Buangkok station, which bears the station code of NE15, serves the North East Line (NEL) of the Mass Rapid Transit (MRT) and is located between Hougang and Sengkang stations. Buangkok station is operated by SBS Transit, and train frequencies vary from 2.5 to 5.75 minutes.

Buangkok (万国) is the Teochew name of the former Singapore United Rubber Plantation, which the neighbourhood and station are named after. Buangkok station is located in Sengkang along the road of Sengkang Central near the junction with Compassvale Bow. The station has two entrances and taxi stands along each side of Sengkang Central. Developments around the station include HDB flats, and Palm View Primary School and North Vista Primary School.

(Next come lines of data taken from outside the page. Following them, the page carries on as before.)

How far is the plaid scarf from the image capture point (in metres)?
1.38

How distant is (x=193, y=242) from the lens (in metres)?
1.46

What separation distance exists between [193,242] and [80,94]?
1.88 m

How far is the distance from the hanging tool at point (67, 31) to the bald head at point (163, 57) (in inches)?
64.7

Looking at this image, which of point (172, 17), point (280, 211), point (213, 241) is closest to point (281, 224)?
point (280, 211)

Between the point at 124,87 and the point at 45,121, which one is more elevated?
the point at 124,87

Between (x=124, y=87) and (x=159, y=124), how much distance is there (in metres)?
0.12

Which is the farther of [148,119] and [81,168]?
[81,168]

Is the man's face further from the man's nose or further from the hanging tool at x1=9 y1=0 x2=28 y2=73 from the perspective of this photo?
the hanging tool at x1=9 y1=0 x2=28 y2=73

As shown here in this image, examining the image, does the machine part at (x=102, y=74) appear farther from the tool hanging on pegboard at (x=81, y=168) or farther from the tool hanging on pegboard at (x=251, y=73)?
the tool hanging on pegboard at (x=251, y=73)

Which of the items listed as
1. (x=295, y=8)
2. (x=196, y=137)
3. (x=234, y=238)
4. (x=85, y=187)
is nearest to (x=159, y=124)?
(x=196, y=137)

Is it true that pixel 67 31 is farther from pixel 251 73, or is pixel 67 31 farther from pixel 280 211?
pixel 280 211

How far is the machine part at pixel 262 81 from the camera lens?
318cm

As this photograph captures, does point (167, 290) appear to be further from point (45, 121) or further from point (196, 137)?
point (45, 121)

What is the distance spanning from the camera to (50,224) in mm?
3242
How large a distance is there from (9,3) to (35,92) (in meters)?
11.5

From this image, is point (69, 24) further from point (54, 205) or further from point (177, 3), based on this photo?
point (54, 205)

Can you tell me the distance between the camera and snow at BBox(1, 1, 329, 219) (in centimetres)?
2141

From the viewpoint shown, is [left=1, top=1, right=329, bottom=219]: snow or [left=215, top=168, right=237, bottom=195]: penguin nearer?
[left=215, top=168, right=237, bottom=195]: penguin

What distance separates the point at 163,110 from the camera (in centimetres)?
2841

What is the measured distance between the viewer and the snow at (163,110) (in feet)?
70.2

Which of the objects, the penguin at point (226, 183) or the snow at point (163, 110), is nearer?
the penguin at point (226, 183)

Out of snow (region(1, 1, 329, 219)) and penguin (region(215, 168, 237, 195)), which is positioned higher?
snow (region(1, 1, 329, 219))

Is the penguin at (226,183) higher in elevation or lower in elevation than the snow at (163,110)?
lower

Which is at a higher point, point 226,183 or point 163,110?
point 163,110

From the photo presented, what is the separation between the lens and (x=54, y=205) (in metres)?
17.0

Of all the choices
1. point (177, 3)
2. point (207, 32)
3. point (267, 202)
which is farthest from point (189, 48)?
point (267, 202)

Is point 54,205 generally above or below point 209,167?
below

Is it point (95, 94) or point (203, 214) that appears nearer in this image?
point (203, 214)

The station serves Sengkang Grand Residences, an integrated commercial and residential development that includes Sengkang Grand Mall and Buangkok Bus Interchange. The bus interchange opened on 1 December 2024.

Altoon + Porter Architects and 3HP Architects designed the station, which is underground. Unlike other NEL stations, glass was not used in the design of the station entrances; white Teflon sheets, supported by metal frames, instead covered the entrances, resembling a circus tent. Like all other MRT stations, the platforms are wheelchair accessible. A tactile system, consisting of tiles with rounded or elongated raised studs, guides visually impaired commuters through the station. Dedicated tactile routes connect the station entrances to the platforms.

Buangkok station is designated as a Civil Defence (CD) shelter; it is designed to accommodate around 7,500 people, withstand airstrikes, and remove toxic air. Equipment essential for the operations in the CD shelter is mounted on shock absorbers to prevent damage during a bombing. If the electrical supply to the shelter is disrupted, backup generators allow operations to continue. The shelter has dedicated, built-in, decontamination chambers and dry toilets with collection bins that are designed to send human waste out of the shelter.

===Artwork===

The artwork Water, Nature & Contemporary by Vincent Leow is displayed at Buangkok station as part of the Art-in-Transit programme, a showcase of public artworks on the MRT network. It consists of two strips of images displayed across the staircase voids of the station concourse. These black-and-white photographs are silkscreened on vitreous enamel panels, reminiscent of cinematic stills and film strips. Through the use of primary colours and colourful embellishments of dots, graphic motifs, and bands, Leow intended to capture commuters' attention while creating "a bright and happy ambience". Also incorporated in the artwork are auspicious symbols, including depictions of fishes and red-or-tangerine clouds. The clouds are inspired by traditional Chinese art and street theatre.

Leow, who is known for his paintings and sculptures, decided to experiment with fusing art and photography to "push his artistic boundaries". These photographs depict people, activities, and natural landscapes in Singapore. They were retrieved from the National Archives of Singapore and curated by Leow to reflect the lifestyle of old Buangkok and rural Singapore, and to help commuters connect the past with the future. Leow also intended for the images to function as a commentary on life in Singapore; for example, Leow intended a photograph of a soldier on parade to remind Singaporean men of National Service as their "rite of passage into adulthood". The enlargement of the photographs resulted in an abstract appearance when viewed up close; the images come into clear focus when observed from a distance.